╭──

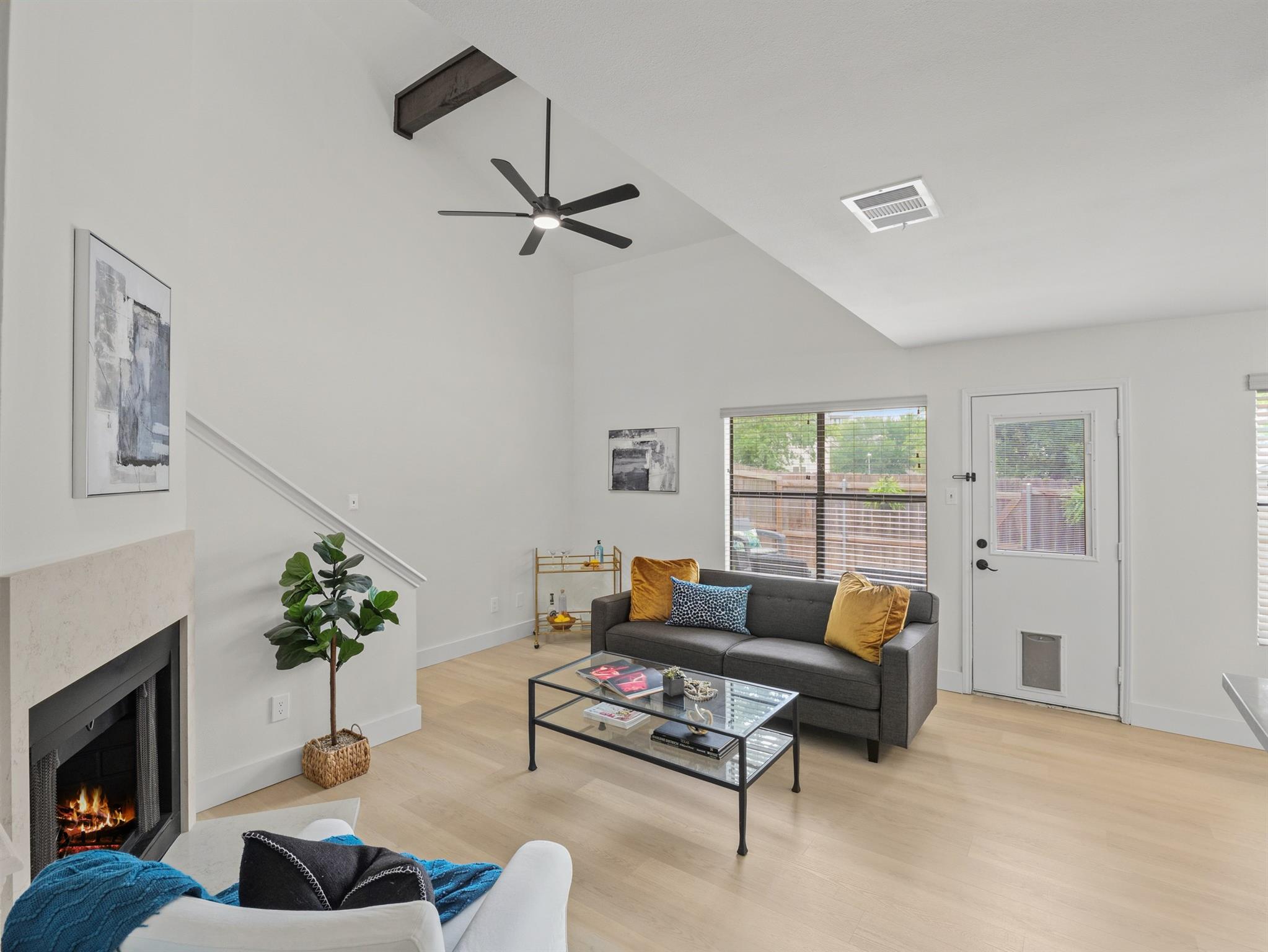 Listing photo 1 of 512  Eberhart Ln  #1003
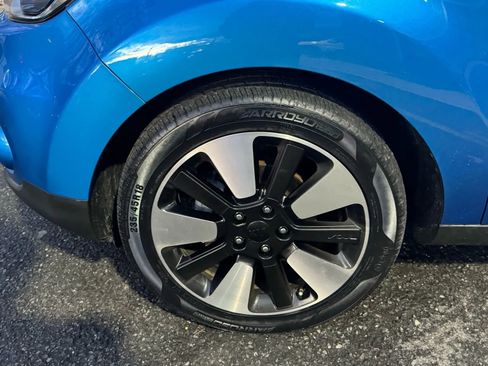 Used 2018 Kia Soul + image 31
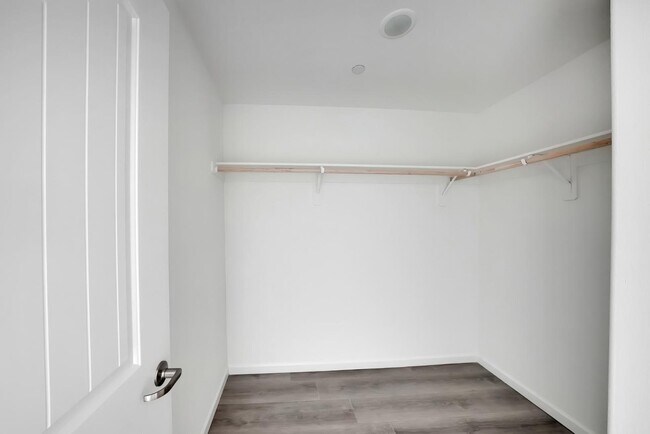 Building Photo - 2068 Millennium Wy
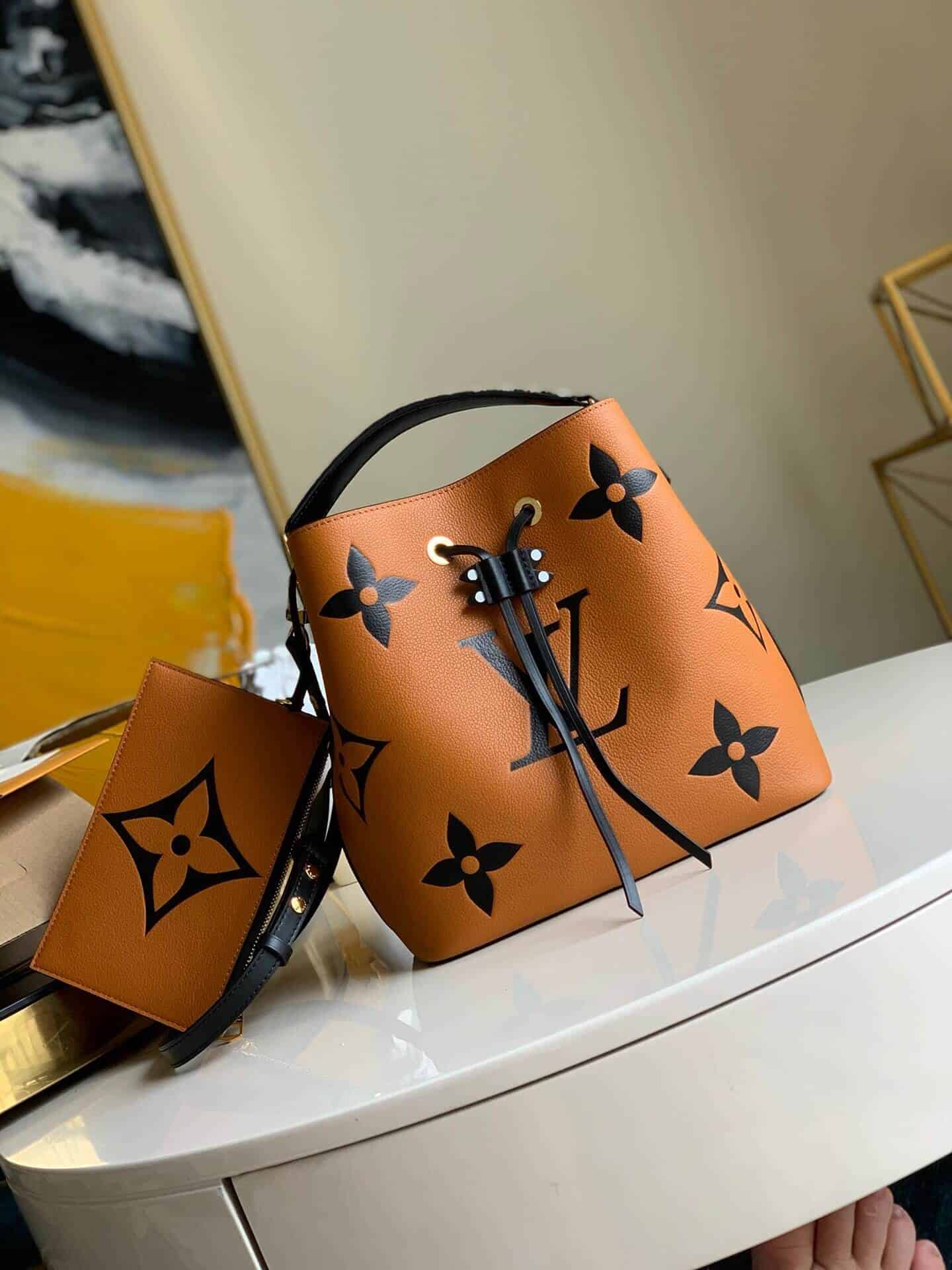 M56888 LV 2020新款CRAFTY NÉONOÉ 中号水桶包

╰──

Transcribe all data precisely. Pictures are not copied.

 Listing photo 1 of 512  Eberhart Ln  #1003
 Used 2018 Kia Soul + image 31
 Building Photo - 2068 Millennium Wy
 M56888 LV 2020新款CRAFTY NÉONOÉ 中号水桶包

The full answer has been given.